On Monday, the Labour MP Siobhain Mcdonagh said on the Today programme that ‘it’s very much part of their politics, of hard-left politics, to be against capitalist and to see Jewish people as the financers of capital, ergo you are anti-Jewish people.’ ‘In other words to be anti-capitalist you have to be antisemitic,’ John Humphrys interrupted. ‘Yes,’ Mcdonagh said. ‘Not everybody but there’s a certain strand of it.’ I could hardly believe my ears, but she is not alone. In the New Statesman last year, Matt Bolton and Frederick Harry Pitts wrote about the ‘deep-seated theoretical underpinnings of left critiques of capitalism that have antisemitism as their logical consequence’.

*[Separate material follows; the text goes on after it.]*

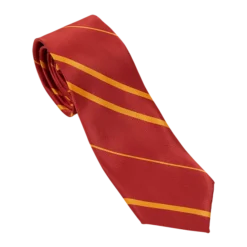 Warner Bros Gryffindor House Tie Best Sellers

Such commentators make associations that they would regard as antisemitic if articulated in reverse: the link between Jews and a version of capitalism that is about actors as well as systems. Similarly, they are keen to stress the distinction between Israel’s actions on the one hand and Jews on the other, yet at the same time frequently identify criticism of Israel as at least latently antisemitic.